- **What to do**
Locate each line of the data below that contains the word "camera", and copy those lines out in full.

- **Material for this task**
* Begin *

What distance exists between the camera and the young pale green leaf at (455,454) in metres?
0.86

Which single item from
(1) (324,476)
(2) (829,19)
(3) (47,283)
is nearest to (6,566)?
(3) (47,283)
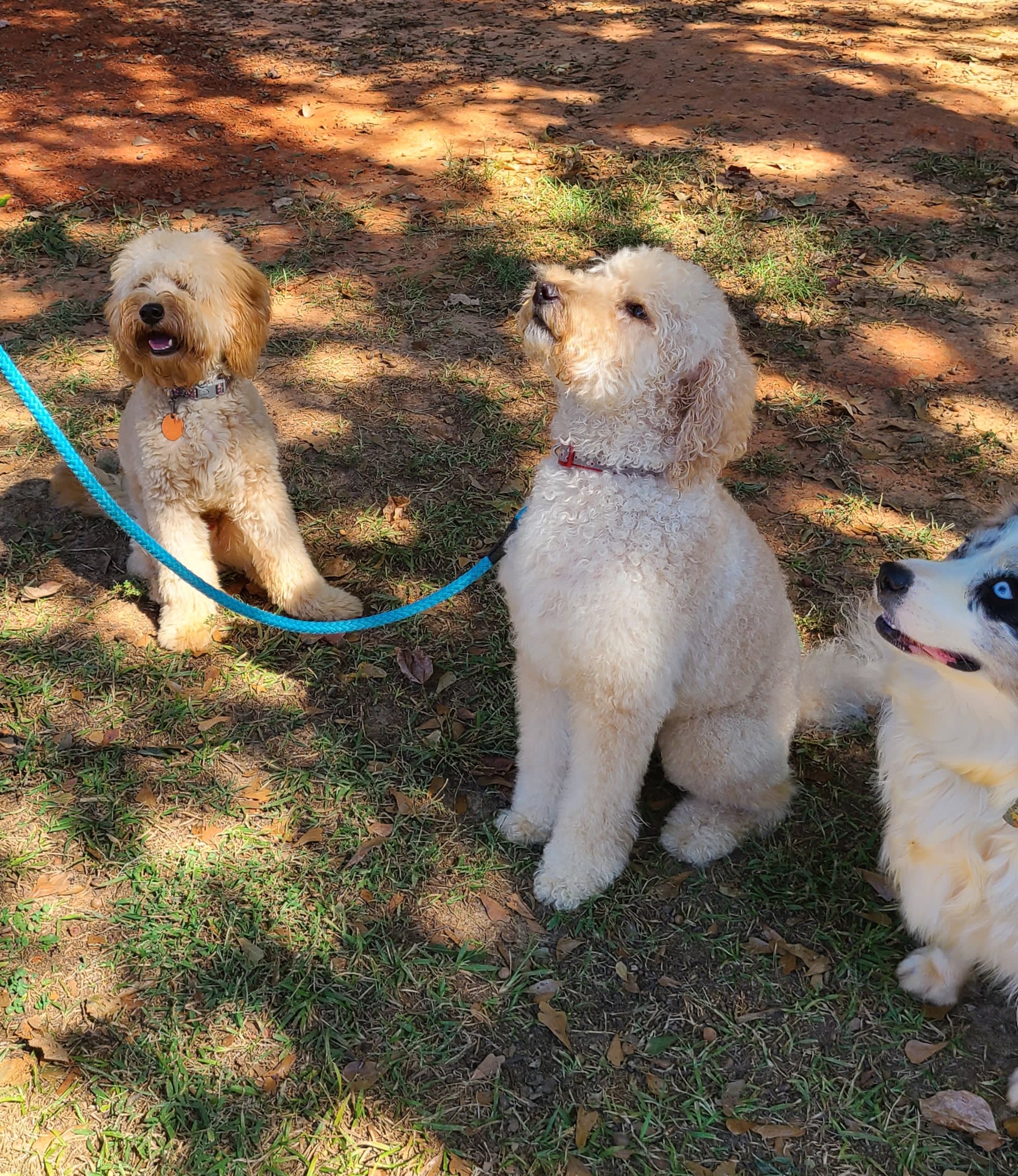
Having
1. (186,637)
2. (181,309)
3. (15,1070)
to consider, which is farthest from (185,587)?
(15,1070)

* End *
* Begin *

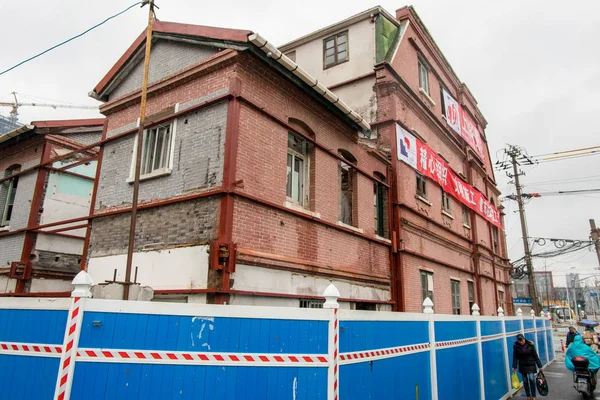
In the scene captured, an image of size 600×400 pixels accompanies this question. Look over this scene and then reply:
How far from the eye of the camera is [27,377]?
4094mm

* End *
* Begin *

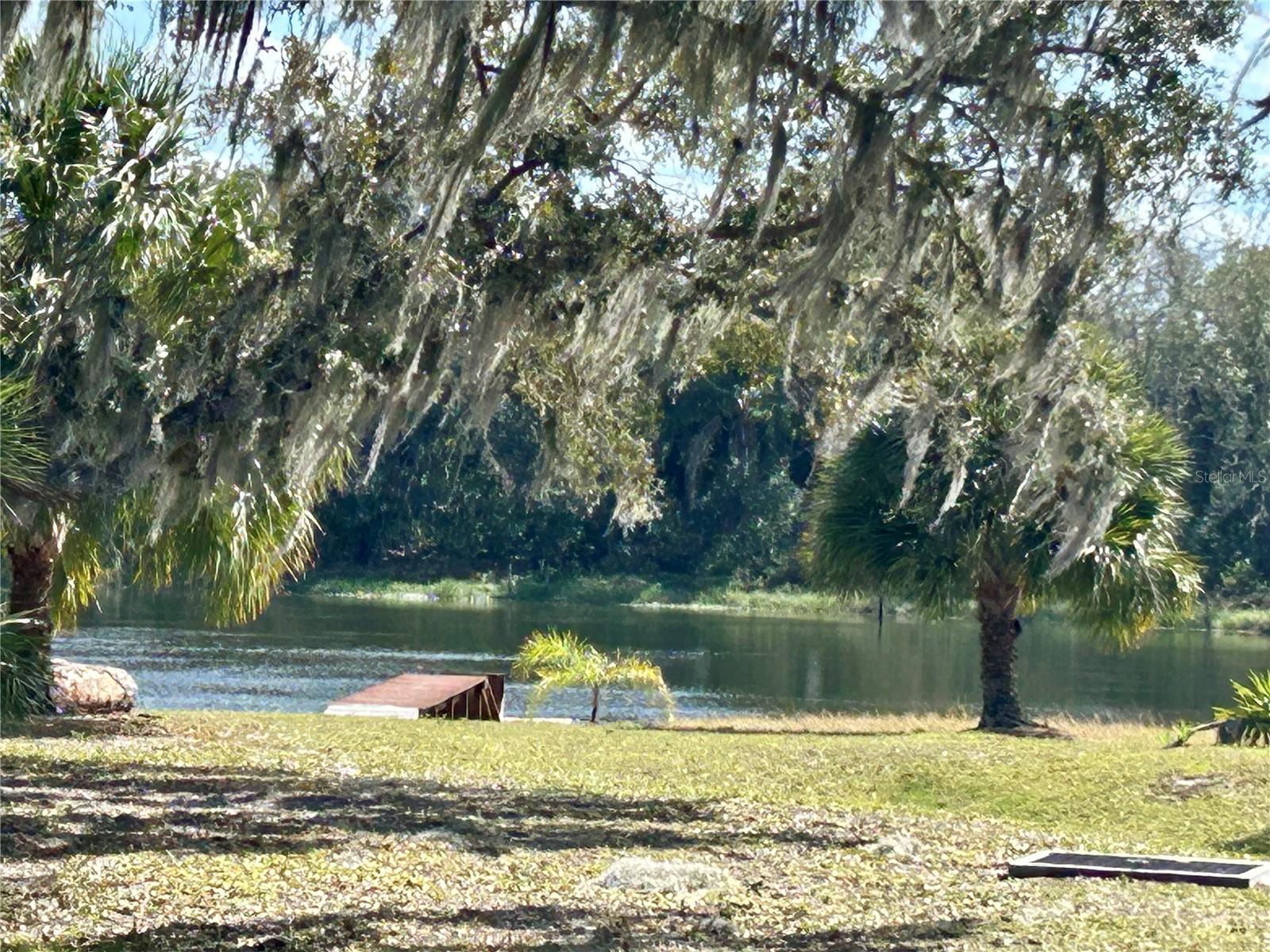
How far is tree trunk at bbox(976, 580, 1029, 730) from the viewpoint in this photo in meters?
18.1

* End *

- **Result of this task**
What distance exists between the camera and the young pale green leaf at (455,454) in metres?
How far from the eye of the camera is [27,377]?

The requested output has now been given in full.